As the Guardians battle a space monster to secure a bunch of batteries for Ayesha (Elizabeth Debicki), a high priestess, who has hired them. As repayment, Ayesha gives them Nebula (Karen Gillan) whom they take captive. As they leave Rocket pockets several batteries. As their ship flies away they are tracked by Ayesha’s ships as they realize Rocket has stolen the batteries. When this attempt fails Ayesha hires our favorite blue ravager, Yondu (Michael Rooker) to locate the Guardians and bring them to justice for a price. While the Guardians attempt to evade both enemies Quill meets his father, Ego (Kurt Russell) and his servant, Mantis (Pom Klementieff), and begins uncovering the mysteries of his past and, eventually, his future.

The cast continues to work their magic--their dynamic, biting remarks giving the somewhat slow pace a quickening step. Karen Gillan is back as bady, Nebula, Gamora’s half-sister and Thanos’ adopted daughter. She was underused and a caricature in the previous installment. Some of te stiffness remains in the performance but it’s used for comedy than for seriousness, still she’s the least charismatic of the bunch.

Still it is Drax, yet again, that steals the show with his deadpan line readings and effortless style. If Game of Thrones was a comedy and a Dothraki could speak it would be Drax.

Elizabeth Debicki was my most exciting casting announcement. She is an exciting villain though an underused one. It remains that when I die I want her to read my will.

Kurt Russell has been fun in everything he’s been in as of late and though I question the path the film went with his character his performance is just as committed and fun as ever. The film is both a failure to Ego (Russell) and Mantis (Klementieff), a plot failure likely coming from Marvel up high. They have their arcs and thus are successful in a narrative sense. However, Mantis plays to terrible stereotypes and Russell exists to be a theme not a character. Plus my dislike is colored by my knowledge of the characters of the comics who are nothing, in my opinion, like the characters in this film.

The film has fun with its themes and subverts them effortlessly. There’s a frequent mockery of class systems in regards to the high priestess. The guardians, even the ravagers, are willing to get their hands dirty. The priestess and her people don’t even truly go into battle--they send surrogate ships that they man safely back home. No harm, no foul. A game they can play over and over with no true sacrifice.

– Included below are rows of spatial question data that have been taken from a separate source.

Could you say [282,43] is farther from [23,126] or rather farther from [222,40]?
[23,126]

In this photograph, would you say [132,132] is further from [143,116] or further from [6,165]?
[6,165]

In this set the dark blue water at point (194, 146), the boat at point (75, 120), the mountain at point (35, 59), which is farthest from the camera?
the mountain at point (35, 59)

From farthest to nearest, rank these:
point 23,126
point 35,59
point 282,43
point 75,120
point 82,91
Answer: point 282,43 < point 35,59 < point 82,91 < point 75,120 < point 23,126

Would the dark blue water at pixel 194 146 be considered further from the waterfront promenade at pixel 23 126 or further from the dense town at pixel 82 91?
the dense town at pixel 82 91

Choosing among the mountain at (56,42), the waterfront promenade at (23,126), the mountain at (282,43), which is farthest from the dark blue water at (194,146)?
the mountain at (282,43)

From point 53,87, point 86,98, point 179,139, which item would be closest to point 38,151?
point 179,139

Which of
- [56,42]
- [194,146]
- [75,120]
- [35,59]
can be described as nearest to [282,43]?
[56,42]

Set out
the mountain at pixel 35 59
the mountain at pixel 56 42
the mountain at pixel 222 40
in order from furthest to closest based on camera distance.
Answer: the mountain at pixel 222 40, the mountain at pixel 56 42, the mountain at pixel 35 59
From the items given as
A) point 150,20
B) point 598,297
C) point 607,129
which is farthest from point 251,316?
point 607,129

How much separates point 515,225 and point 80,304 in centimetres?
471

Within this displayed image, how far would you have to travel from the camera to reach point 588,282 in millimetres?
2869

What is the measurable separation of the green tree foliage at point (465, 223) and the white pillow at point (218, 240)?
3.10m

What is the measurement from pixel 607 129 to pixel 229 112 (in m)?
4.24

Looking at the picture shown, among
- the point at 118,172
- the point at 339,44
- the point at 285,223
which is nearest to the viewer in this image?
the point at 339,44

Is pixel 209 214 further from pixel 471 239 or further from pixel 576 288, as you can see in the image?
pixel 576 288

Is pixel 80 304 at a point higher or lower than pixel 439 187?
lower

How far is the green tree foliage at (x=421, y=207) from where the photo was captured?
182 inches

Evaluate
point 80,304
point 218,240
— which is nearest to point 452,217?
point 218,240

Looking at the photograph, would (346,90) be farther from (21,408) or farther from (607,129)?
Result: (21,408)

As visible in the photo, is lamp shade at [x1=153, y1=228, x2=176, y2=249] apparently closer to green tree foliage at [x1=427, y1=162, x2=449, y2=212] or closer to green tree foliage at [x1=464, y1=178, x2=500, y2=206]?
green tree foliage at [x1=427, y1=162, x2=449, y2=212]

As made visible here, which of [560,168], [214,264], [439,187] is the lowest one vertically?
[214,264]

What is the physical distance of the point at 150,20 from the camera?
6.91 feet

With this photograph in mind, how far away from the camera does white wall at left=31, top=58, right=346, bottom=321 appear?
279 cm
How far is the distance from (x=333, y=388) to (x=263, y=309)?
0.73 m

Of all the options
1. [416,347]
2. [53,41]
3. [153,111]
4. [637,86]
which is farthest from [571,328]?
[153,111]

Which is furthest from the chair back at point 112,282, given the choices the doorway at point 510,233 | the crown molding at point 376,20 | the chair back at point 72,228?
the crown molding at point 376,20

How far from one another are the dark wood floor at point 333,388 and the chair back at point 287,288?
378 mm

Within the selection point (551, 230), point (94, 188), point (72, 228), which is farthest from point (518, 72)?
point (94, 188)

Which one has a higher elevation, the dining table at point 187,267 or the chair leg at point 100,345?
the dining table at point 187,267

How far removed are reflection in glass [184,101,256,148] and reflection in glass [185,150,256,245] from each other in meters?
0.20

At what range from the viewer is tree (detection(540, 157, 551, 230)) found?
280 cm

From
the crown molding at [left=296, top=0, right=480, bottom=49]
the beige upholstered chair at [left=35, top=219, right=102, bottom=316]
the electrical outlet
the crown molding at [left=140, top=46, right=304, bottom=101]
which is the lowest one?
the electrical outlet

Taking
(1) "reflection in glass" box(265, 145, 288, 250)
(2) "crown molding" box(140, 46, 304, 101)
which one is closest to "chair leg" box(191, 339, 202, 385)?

Stemming from this is the idea of duty and origin and where our allegiances lie. Quill is loyal to his misfit family but now finds a father. Quill travels the galaxy with no real home, save Earth where he was taken from. Then of course once these conflicts are text, or rather images, the simple fact of Quill having to confront Ego--his ego--is obvious. He’s arrogant but with heart. It’s an tragic, almost Greek hero’s tale with a deteriorating god to boot. That’s right--”god” with a little “g”.

It’s a slew of daddy issues, delightful one-liners--”You were cybernetically-engineered to be a douchebag”--and CGI galore with great colors and distinct locations. It’s paced slower than it should be and loses steam halfway through but Gunn keeps the jokes coming and the film chugging along.

As happy as we are to see Quill’s mystery solved and them somehow saving the galaxy yet again, we are left wishing this was a story concerning bigger, weightier worlds. We only got a taste of the expansive universe in the first installment and there will likely be little time for exploration in Infinity Wars. Quill and the gang’s adventures will have to be left up to our imagination because, and this is to Gunn and the cast’s credit, when they’re not on screen we know these characters are having adventures without us.